Se desde o primeiro volume que acho Descender uma das melhores séries de banda desenhada de ficção científica dos últimos tempos, a leitura do último volume da série veio reforçar essa opinião! A série centra-se num robot de aspecto juvenil, cruzando elementos de pinóquio (versão moderna como o A. I.) com o conceito de revolta das máquinas numa realidade futurista em que a humanidade se estendeu por vários planetas.

Ao longo desta série temos acompanhado o conflituoso relacionamento homem Vs máquina após a revolta das máquinas, mas é neste volume que percebemos que esta interacção não é a primeira vez que se revela catastrófica. As primeiras páginas são dedicadas a mostrar uma civilização anterior, há largos milénios que conheceu os Descenders, uma civilização de robots altamente avançados, conscientes e inteligentes!

Nesta outra civilização, um humanóide tenta reproduzir, no seu próprio planeta, os mesmos robots, com o objectivo de libertar a humanidade do trabalho, construindo escravos metálicos que realizem as tarefas mais pesadas. Mas os robots são seres conscientes da sua própria existência, não se considerando inferiores aos humanos nem pretendendo permanecer nesse papel limitado.

Após a apresentação dos Descenders, voltamos à linha temporal que conhecemos, em que TIM-21 é uma peça chave para o confronto entre a civilização humana e os robots revoltados. Enquanto o rapaz de quem era amigo (agora adulto) o procura, TIM-21 é levado para o centro dos confrontos por uma militar. Simultaneamente, assistimos ao reposicionamento de poderosas armas de guerra que poderão fazer pender a guerra para um dos lados.

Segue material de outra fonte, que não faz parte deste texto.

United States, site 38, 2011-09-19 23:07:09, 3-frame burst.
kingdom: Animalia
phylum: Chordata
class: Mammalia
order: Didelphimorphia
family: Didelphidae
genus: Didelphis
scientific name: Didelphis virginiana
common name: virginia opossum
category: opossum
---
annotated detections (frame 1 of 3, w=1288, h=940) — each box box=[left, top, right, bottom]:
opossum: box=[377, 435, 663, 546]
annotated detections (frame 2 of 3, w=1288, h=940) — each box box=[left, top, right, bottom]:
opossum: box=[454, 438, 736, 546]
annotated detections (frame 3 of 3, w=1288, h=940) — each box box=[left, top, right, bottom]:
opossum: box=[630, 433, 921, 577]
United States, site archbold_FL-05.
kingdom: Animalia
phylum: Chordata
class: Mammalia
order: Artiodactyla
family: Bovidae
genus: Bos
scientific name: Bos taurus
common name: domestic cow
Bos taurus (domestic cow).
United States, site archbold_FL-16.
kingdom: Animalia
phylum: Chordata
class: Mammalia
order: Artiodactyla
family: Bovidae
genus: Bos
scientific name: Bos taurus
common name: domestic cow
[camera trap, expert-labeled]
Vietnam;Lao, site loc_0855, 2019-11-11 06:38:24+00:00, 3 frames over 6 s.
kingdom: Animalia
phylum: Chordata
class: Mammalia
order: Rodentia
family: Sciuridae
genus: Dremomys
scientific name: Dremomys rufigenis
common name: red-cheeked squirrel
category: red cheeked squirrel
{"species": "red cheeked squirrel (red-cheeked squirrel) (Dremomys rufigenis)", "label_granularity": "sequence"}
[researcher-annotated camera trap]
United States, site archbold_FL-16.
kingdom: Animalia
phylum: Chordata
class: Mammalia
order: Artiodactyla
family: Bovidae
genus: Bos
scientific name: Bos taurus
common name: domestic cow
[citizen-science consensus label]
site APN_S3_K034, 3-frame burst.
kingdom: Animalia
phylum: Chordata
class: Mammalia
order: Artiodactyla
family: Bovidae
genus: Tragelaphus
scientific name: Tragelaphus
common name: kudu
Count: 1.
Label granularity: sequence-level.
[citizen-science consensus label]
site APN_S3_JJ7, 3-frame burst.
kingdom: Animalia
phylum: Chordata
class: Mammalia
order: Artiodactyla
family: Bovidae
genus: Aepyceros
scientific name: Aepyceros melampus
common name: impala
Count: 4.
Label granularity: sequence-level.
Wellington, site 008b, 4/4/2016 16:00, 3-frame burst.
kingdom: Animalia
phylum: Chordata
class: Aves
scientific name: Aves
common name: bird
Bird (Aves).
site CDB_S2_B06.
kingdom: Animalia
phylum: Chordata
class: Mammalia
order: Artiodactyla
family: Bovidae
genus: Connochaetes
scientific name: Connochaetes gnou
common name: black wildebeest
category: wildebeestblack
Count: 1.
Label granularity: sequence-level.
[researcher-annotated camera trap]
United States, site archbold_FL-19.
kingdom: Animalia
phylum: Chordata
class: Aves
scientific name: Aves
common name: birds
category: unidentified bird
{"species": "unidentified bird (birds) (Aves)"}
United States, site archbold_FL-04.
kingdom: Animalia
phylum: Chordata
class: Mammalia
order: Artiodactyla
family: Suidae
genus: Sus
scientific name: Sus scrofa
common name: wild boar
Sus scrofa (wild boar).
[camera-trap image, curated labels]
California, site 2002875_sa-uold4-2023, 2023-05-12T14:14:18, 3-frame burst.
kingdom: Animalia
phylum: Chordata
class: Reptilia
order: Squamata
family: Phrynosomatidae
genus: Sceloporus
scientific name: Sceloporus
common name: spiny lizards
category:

Descender não é, apenas, uma série de bons momentos de acção, com lutas épicas e fortes cenários idílicos de ficção científica. Descender é, também, uma boa narrativa que desenvolve personagens e não se inibe de colocar e responder a algumas questões sobre ética e inteligência. E mesmo que o leitor não partilhe o ponto de vista, é impossível não deixar de sentir empatia para com as personagens – principalmente com as máquinas.

O que caracteriza um ser humano? O que leva um humano a ter consideração por outro ser? Seja artificial ou biológico? Durante vários séculos o homem ocidental escravizou outros seres humanos acreditando (ou desculpando-se) com diferenças intelectuais e físicas que o levavam a concluir ser superior.

Não estou, claro, a comparar homens a máquinas, mas aqui as máquinas não o são simplesmente. Copiadas de uma vertente sapiente e consciente, as máquinas, construídas pelos humanos nesta realidade, possuem pensamento independente com feitio próprio, capacidades de análise e de percepção, bem como uma sensibilidade emocional que as coloca a par com os humanos.

Em Descender um robot é um escravo. Sim, foi construído pelo homem, mas é capaz de pensar na liberdade, sentindo-se inferiorizado e desconsiderado. Mas não só. Sente-se preso e incapaz de exercer o seu livre arbítrio. E como qualquer ser capaz de tal pensamento, irá querer a sua liberdade.

A capacidade de sensibilidade por parte de uma máquina é de tal forma exacerbada na narrativa de Descender que, na prática, os brutamontes são os humanos. São os humanos que se mostram insensíveis perante outros seres pensantes (sejam artificiais ou biológicos) e pensam apenas na supremacia militar e no lucro mostrando uma ambição sem limites; enquanto as máquinas parecem movidas por pensamentos lógicos e sentimentos.

A relação homem Vs máquina é, ainda, explorada na vertente das próteses – quantas substituições mecânicas pode sofrer um ser humano e continuar humano? O que o torna comparável a humano e o que o torna comparável a máquina? Ainda que, fora do contexto, esta questão possa parecer fácil de explicar, com a narrativa percebemos que alguns humanos pretendem usar as extensões mecânicas para deixarem a sua categoria original.

Sensível, envolvente e emocionante. Descender consegue um final satisfatório neste sexto volume mas deixa a porta aberta para a construção de outras histórias neste Universo, constituindo uma grande série de banda desenhada.

Em Portugal a série está a ser lançada pela G Floy.